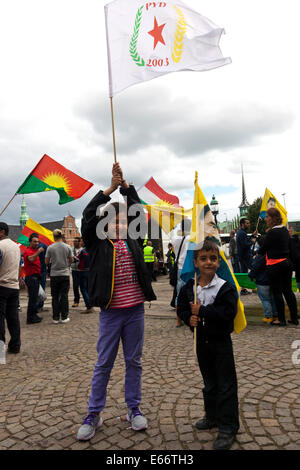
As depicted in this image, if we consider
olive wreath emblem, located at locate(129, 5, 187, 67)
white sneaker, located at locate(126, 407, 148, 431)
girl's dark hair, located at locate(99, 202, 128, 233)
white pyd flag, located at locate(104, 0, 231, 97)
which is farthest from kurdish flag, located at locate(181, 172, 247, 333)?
olive wreath emblem, located at locate(129, 5, 187, 67)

Task details: Will you reproduce every entry above word for word, omitting any pictures?

Result for this task:
As depicted in this image, if we consider
olive wreath emblem, located at locate(129, 5, 187, 67)
white sneaker, located at locate(126, 407, 148, 431)
girl's dark hair, located at locate(99, 202, 128, 233)
white pyd flag, located at locate(104, 0, 231, 97)
which is farthest from kurdish flag, located at locate(181, 172, 247, 333)?
olive wreath emblem, located at locate(129, 5, 187, 67)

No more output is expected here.